- Theatrical release poster
- Directed by: Ray Taylor
- Written by: Basil Dickey
- Produced by: William Lord Wright
- Starring: Ted Wells Kathleen Collins Lucy Beaumont
- Cinematography: Joseph Brotherton
- Edited by: Gene Havlick
- Production company: Universal Pictures
- Distributed by: Universal Pictures
- Release date: August 18, 1929;
- Running time: 5 reels
- Country: United States
- Language: Silent (English intertitles)

= The Ridin' Demon =

1929 film by Ray Taylor

The Ridin' Demon is a lost American 1929 Western film directed by Ray Taylor and starring Ted Wells and Kathleen Collins. It was written by Basil Dickey, and was produced and distributed by Universal Pictures.

==Plot==
The entry for the film at the Library of Congress Motion Picture Copyright Descriptions collection reads:Pat Riordan, long absent from home and known as The Ridin' Demon, sauntered into the saloon in Gunsight. Sitting in on a card game, he was caught cheating. A fight ensued but Pat,although slightly wounded, managed to escape. Stopping at a secluded stream to bathe his wound, he encountered a charming girl having a refreshing dip. Marie Devon quickly retreated but when she discovered the stranger was wounded, came to his assistance.

Meanwhile Dan Riordan, Pat's twin brother, riding toward town, ran into the sheriff and learned he was looking for a man who greatly resembled Dan. Realizing they were trailing his ne'er-do-well brother, Dan rode anxiously on. Suddenly he came upon Pat and Marie. Explanations were in order for Marie, who was Dan’s sweetheart, had never heard of Pat. Between them they managed to get Pat home,where his devoted and unsuspecting mother was awaiting a long promised visit from him.
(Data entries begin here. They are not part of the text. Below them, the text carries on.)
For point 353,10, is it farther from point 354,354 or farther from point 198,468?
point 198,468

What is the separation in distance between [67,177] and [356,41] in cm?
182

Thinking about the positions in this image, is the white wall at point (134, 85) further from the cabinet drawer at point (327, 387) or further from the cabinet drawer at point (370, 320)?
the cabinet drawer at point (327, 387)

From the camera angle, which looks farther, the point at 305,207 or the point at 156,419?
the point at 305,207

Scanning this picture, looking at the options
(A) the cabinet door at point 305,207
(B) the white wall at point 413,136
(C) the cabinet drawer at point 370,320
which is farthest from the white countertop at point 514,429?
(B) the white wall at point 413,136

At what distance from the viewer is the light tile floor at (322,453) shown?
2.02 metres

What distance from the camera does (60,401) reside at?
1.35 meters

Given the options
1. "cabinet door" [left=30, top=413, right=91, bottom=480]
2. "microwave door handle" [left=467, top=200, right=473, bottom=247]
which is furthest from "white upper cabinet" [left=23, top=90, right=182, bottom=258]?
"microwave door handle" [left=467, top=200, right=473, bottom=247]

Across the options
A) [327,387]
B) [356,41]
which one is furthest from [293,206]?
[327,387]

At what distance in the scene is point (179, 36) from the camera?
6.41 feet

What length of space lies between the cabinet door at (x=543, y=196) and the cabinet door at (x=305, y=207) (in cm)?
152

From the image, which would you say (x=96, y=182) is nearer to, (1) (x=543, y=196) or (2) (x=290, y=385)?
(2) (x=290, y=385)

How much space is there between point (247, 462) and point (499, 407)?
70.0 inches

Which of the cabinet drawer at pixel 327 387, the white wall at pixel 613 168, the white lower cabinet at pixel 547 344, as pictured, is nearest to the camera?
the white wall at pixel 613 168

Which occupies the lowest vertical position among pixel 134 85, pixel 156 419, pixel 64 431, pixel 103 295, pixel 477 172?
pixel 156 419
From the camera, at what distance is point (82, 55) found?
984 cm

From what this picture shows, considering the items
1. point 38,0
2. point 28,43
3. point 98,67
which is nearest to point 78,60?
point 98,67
News came to the sheriff of Pat's whereabouts and after nightfall he came after him. Dan, wishing to protect his brother, exchanged clothes with him and lead the sheriff a merry chase while Marie rode at top speed and showed Pat a shortcut to the border.Success crowned their efforts and Marie and Dan were able to preserve the illusions of a loving mother.

== Cast ==
- Ted Wells as Dan/Pat Riordan
- Kathleen Collins as Marie
- Lucy Beaumont as Mrs. Riordan
- Otto Bibber as Sheriff

==Reception==
The Film Daily wrote: "This is all right for the kids and the rabid western fans, who may be concerned only with feats of horsemanship, but the picture will need help on the program to get it over. Wells is good in the dual role, although the double exposure shots are not so convincing. .. Direction: fairly good."

Billboard criticized the lack of a story and slow action, calling it "worthy only as a grind's last resort".

Kine Weekly wrote: "A slight but pleasant story incorporated with action and skilled riding affords a useful 'Western' for popular halls. ... Ted Wells, scarcely equal perhaps to getting the most out of a dual role, is successful as the manly cowboy. Kathleen Collins is an attractive heroine, while Lucy Beaumont makes a sympathetic screen mother. Considering the slightness of the plot, it has been convincingly presented."

==Preservation status==
According to the Library of Congress, the film is lost.